▸ **GIVEN TASK**:
How many lines of the listing below contain the string "west", matching case exactly? Reply with the number alone.

(Saved entries)
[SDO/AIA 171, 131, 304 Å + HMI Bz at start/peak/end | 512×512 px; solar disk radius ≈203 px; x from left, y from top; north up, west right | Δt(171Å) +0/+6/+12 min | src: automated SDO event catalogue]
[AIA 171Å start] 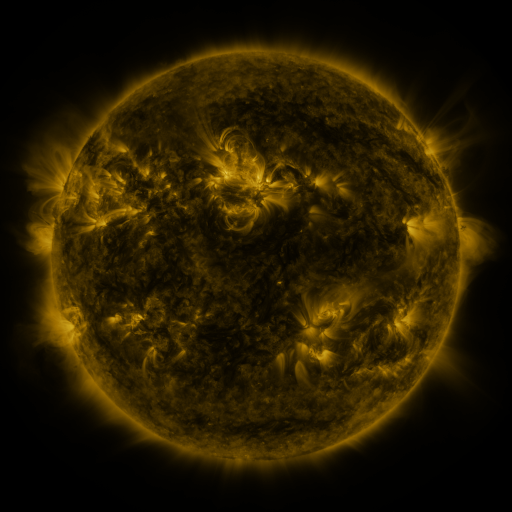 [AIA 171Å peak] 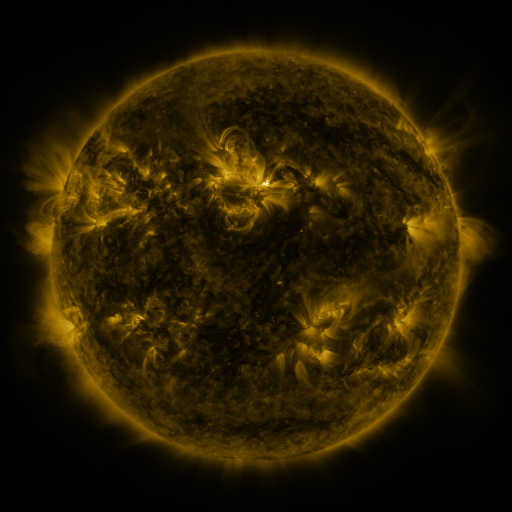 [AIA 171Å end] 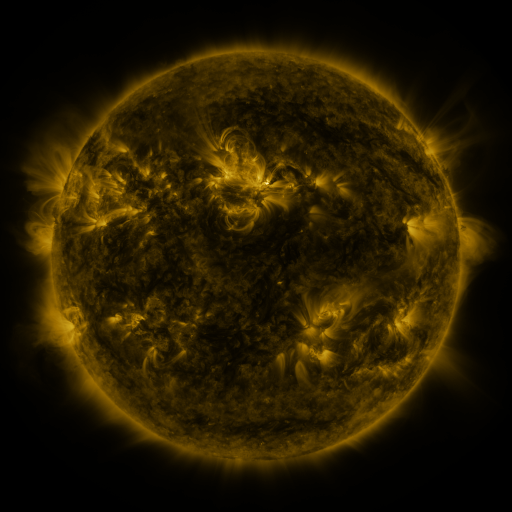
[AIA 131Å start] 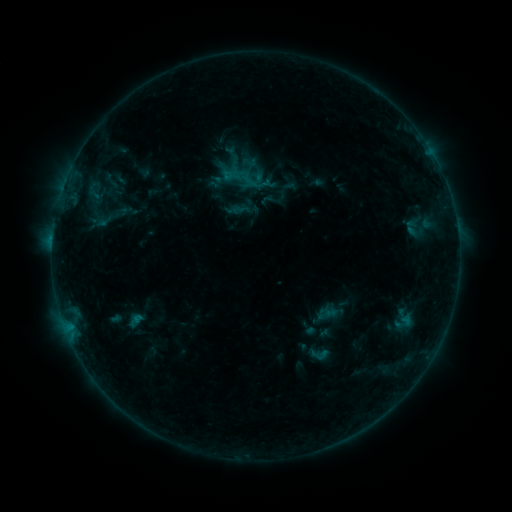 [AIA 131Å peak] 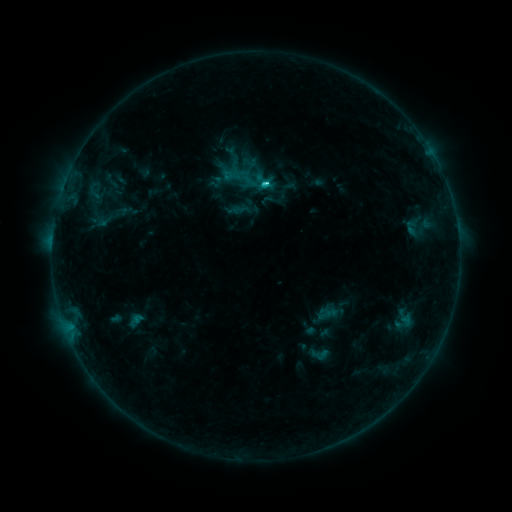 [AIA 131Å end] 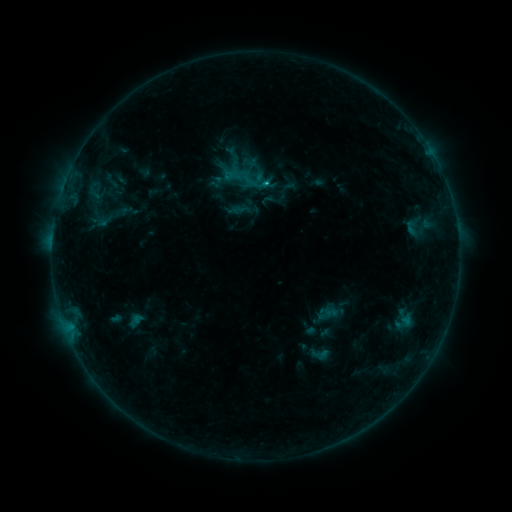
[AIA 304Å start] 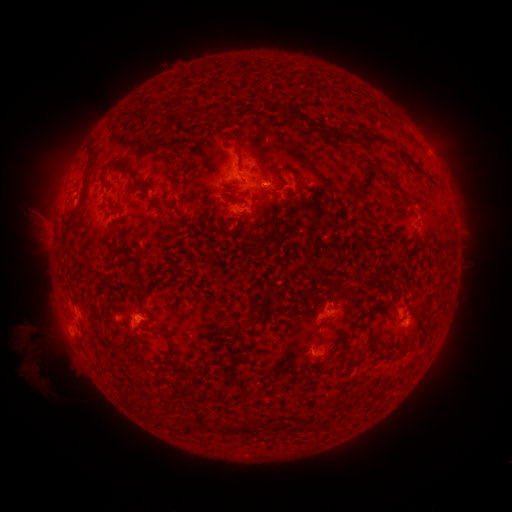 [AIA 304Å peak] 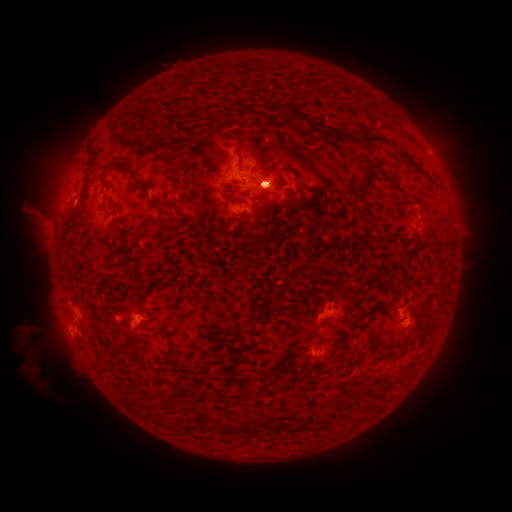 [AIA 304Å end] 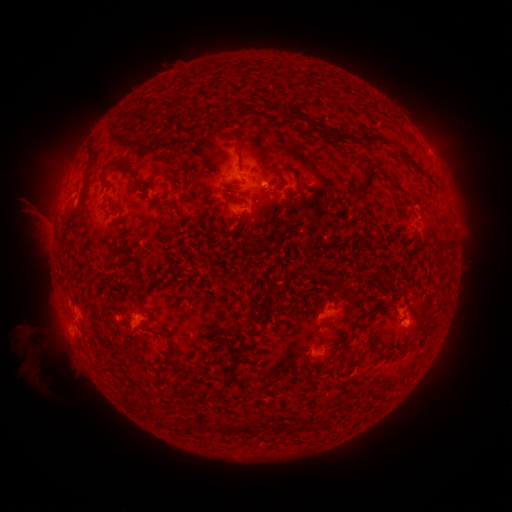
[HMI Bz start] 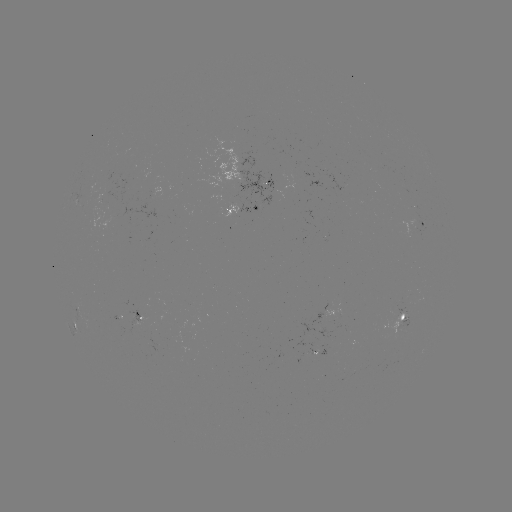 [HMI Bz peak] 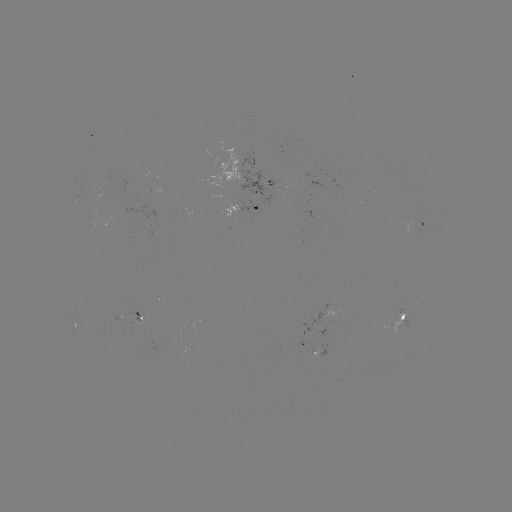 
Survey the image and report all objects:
C3.2 flare: (262, 185)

▸ **EXPECTED OUTPUT**:
1